▸ Rows of spatial reasoning questions:
◇ ◇ ◇ ◇

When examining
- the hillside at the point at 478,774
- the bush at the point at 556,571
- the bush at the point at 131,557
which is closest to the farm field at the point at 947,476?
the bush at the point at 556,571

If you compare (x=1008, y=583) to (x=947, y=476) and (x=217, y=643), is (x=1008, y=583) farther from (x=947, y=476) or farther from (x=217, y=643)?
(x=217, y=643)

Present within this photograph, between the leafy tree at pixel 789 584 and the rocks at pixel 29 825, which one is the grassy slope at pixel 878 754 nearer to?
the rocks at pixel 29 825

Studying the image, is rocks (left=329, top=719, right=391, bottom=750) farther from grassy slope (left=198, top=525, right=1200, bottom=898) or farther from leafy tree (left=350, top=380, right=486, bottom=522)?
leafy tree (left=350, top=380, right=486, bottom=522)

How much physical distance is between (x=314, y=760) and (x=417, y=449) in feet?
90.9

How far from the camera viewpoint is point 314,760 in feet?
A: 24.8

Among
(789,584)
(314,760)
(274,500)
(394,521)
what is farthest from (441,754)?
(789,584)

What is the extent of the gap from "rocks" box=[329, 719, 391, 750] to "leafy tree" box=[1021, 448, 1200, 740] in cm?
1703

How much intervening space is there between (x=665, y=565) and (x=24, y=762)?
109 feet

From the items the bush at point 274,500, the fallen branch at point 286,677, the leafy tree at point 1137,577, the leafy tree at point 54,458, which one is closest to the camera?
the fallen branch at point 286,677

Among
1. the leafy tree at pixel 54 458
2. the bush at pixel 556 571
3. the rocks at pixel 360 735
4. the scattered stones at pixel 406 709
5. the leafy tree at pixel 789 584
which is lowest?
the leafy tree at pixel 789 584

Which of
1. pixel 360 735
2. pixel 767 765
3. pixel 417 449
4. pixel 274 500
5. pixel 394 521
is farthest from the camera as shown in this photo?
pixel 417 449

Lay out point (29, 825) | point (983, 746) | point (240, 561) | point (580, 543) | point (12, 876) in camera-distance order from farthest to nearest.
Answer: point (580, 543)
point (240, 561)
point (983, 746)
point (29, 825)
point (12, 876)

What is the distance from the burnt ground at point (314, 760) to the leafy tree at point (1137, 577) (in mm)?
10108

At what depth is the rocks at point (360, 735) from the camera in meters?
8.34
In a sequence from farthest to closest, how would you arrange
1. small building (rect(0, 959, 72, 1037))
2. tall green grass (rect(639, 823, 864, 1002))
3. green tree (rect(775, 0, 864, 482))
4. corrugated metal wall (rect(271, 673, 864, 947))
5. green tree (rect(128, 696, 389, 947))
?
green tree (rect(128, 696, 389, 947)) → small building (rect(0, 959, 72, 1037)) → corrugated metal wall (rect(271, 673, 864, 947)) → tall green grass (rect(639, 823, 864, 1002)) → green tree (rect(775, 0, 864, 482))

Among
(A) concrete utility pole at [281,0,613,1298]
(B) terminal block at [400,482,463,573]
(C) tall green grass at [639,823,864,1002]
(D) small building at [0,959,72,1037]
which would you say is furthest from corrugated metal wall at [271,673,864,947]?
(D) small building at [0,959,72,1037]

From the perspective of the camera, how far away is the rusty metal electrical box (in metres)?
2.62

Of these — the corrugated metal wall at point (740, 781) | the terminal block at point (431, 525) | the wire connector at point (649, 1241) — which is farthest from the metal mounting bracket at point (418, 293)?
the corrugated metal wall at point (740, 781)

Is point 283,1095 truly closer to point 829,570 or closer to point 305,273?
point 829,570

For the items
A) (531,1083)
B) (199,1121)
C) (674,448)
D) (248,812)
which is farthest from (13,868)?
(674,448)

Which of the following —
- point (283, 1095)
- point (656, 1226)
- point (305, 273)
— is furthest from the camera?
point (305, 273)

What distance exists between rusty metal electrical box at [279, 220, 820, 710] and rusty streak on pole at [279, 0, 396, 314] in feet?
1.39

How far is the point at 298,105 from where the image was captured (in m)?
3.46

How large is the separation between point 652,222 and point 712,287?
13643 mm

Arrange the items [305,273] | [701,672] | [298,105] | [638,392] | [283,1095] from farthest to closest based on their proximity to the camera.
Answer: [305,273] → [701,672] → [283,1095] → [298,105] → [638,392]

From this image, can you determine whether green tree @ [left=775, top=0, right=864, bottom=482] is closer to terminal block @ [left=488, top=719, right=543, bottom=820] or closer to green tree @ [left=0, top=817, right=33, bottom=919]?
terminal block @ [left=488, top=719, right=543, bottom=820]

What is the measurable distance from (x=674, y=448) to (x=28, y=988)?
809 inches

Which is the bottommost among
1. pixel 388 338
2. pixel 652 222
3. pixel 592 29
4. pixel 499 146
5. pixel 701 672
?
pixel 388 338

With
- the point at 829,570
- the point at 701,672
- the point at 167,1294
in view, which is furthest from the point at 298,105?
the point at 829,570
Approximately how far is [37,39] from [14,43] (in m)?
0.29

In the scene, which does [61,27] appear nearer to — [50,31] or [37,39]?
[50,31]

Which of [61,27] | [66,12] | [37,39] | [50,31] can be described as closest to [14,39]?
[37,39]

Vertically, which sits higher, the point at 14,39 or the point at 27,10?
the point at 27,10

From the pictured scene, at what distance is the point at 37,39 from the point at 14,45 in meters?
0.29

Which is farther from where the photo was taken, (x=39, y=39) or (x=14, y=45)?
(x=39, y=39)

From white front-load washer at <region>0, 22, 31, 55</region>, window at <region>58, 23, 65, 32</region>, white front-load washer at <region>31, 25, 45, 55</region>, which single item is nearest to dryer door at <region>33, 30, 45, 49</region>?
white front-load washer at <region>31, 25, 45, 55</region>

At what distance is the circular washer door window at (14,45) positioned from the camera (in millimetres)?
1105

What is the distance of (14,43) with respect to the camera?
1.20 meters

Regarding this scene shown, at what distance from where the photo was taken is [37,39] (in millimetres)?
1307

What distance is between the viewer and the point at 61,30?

◇ ◇ ◇ ◇

▸ EXERCISE INSTRUCTIONS: Rewrite everything from the line containing "At what distance is the circular" down to the end of the rows above as a JSON list of strings, one string per line, omitting blank lines.

▸ FULL OUTPUT:
[
  "At what distance is the circular washer door window at (14,45) positioned from the camera (in millimetres)?",
  "1105",
  "What is the distance of (14,43) with respect to the camera?",
  "1.20 meters",
  "Regarding this scene shown, at what distance from where the photo was taken is [37,39] (in millimetres)?",
  "1307",
  "What distance is between the viewer and the point at 61,30?"
]